Guibrando pensó que aunque se hubiera llamado Gérard, Anicet o Houcine, no habría cambiado lo más mínimo el modo como Josette lo estaba devorando con los ojos. Entró en Las Glicinas flanqueado por las dos hermanas cogidas de sus brazos. En el inmenso vestíbulo, media docena de viejos apoltronados unos encima de otros dormitaban sobre un banco. El edificio parecía nuevo. Impersonal, funcional y aséptico fueron las tres palabras que se le ocurrieron a Guibrando a medida que descubría el lugar. Los ruidos de los bastones debían de resonar allí como en una cripta, pensó con un estremecimiento.
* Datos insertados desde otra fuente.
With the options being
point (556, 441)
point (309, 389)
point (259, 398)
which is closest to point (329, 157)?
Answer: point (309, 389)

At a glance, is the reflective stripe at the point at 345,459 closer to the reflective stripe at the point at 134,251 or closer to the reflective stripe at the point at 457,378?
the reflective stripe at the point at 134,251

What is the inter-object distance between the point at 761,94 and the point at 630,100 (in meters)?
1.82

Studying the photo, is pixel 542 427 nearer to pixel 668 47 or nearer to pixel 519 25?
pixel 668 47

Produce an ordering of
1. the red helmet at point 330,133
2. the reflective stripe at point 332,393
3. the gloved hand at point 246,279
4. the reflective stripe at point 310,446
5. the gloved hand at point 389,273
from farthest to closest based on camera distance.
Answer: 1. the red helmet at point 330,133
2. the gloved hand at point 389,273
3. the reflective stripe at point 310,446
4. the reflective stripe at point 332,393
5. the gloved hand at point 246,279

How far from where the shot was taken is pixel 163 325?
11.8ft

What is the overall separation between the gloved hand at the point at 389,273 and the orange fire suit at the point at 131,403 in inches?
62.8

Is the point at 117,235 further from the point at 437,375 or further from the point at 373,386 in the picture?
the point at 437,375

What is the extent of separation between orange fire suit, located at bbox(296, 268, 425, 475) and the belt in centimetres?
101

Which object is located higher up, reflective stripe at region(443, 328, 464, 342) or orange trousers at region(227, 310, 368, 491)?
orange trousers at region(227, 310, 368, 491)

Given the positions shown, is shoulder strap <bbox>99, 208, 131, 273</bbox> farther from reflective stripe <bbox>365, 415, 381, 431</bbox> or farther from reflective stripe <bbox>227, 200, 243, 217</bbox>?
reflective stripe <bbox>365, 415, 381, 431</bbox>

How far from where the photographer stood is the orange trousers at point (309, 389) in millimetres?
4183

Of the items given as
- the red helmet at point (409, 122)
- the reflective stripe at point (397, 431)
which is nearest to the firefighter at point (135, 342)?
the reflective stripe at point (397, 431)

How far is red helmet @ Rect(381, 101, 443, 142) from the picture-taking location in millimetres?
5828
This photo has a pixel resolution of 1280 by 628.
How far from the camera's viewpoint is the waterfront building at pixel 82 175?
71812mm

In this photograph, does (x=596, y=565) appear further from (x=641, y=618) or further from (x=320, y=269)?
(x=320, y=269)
No se presentía nada, ni siquiera la muerte.
—Es por ahí —le susurró Monique arrastrándolo hacia el refectorio—. Por supuesto, tendrá que hablar alto.
La sala estaba abarrotada. En ella se amontonaba una veintena de hombres y mujeres a cual más anciano que lo radiografiaron de la cabeza a los pies nada más entrar por la puerta. Entre ellos se encontraban también los empleados, reconocibles, además de por su juventud, por el rosa de sus batas. Dada la ocasión, habían empujado las mesas contra la pared para despejar el espacio. Guibrando contempló con angustia el sillón ubicado en el centro de la sala; sus brazos parecían llamarlo.